I do really like the idea of an MNIST alternative to very quickly verify ideas. ...

qchris · on Dec 6, 2020

Genuine question: are there real-world image recognition tasks that requires training on more than, say, 10 or even 100 classes? I'm personally aware of only one that might come close, and that's because it's an image-based species detection module, and it's whole purpose is actively trying to be able to recognize a large number of very specific subgroups. But most of the other I can think of get maybe a couple dozen, and sometimes even as few as 4 or 5 classes where they're useful, and the accuracy within those cases is much more important than the sheer number of possibilities themselves.

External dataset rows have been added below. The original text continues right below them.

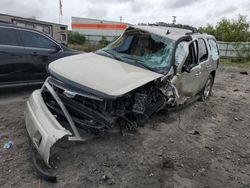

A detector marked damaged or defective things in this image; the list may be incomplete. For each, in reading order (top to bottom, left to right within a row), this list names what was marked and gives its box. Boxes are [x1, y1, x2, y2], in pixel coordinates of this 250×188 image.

damaged bumper [24, 89, 71, 165]
crushed hood [48, 52, 163, 97]
severely damaged suv [24, 25, 219, 167]
shattered windshield [96, 28, 175, 72]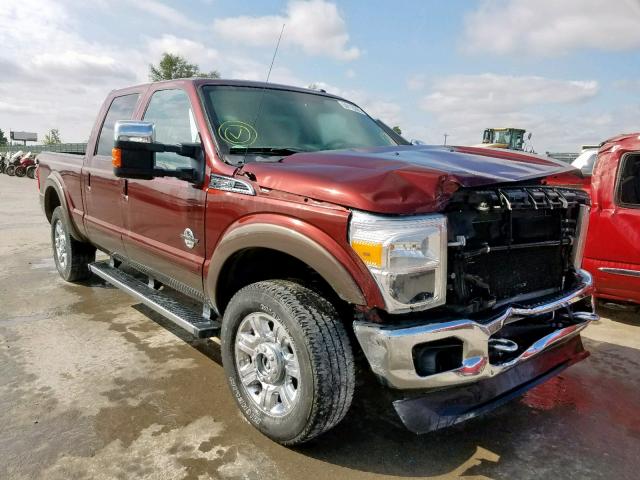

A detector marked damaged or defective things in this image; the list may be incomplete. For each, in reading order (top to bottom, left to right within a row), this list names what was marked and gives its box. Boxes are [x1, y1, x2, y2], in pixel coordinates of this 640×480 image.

crumpled hood [241, 145, 580, 215]
broken headlight assembly [348, 212, 448, 314]
damaged front end [352, 186, 596, 434]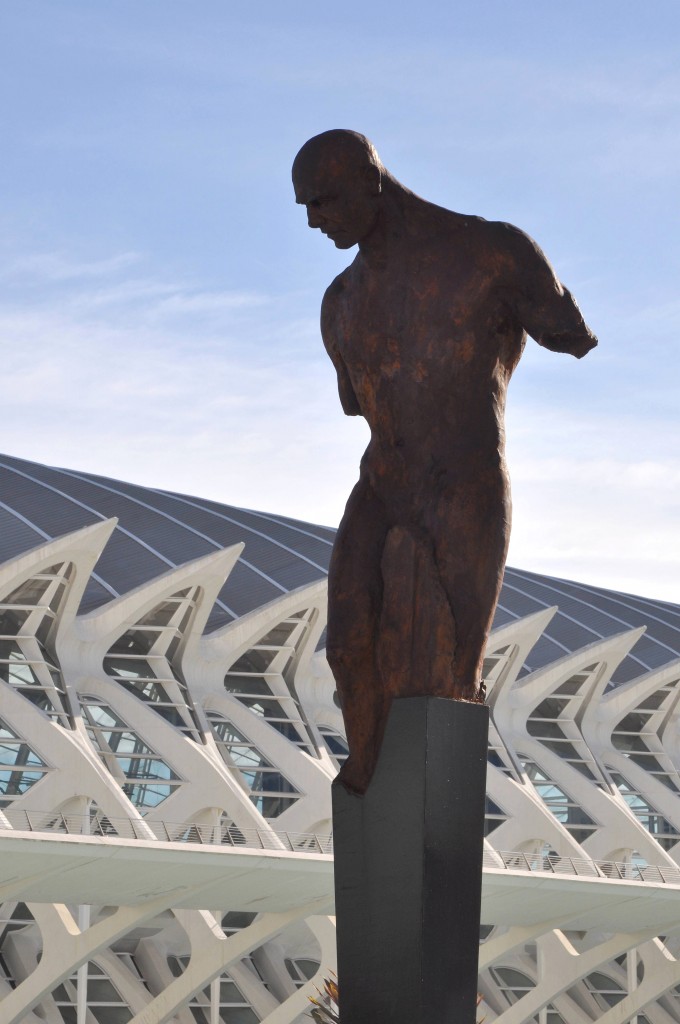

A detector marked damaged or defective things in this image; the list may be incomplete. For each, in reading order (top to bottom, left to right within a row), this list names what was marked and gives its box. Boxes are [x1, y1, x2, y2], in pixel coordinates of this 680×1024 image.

rusted bronze surface [292, 130, 593, 798]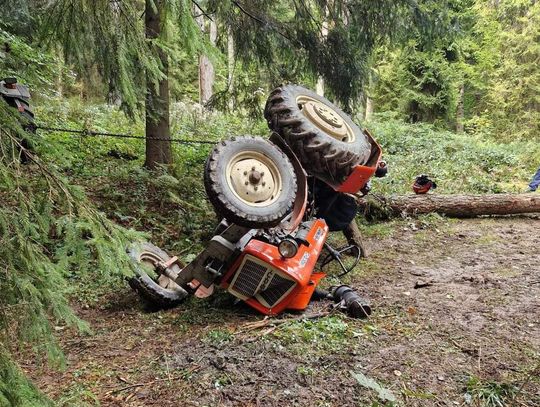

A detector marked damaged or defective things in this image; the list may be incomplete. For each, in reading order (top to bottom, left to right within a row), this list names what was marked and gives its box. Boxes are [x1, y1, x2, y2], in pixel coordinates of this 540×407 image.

rusty metal part [296, 95, 354, 143]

I guess I'm just asking if COCO or ImageNet-trained networks are actually noticeably superior for most real-world tasks, or if it's just a metric that's used because the performance differences only show up in the long tail of the distribution.

janhenr · on Dec 6, 2020

> I guess I'm just asking if COCO or ImageNet-trained networks are actually noticeably superior for most real-world tasks, or if it's just a metric that's used because the performance differences only show up in the long tail of the distribution.

Given that for any real-world vision task you start from a pretrained model om those datasets they will in fact be noticably superior on the real world task after finetuning. Just because the quality of the features extracted through the backbone is better.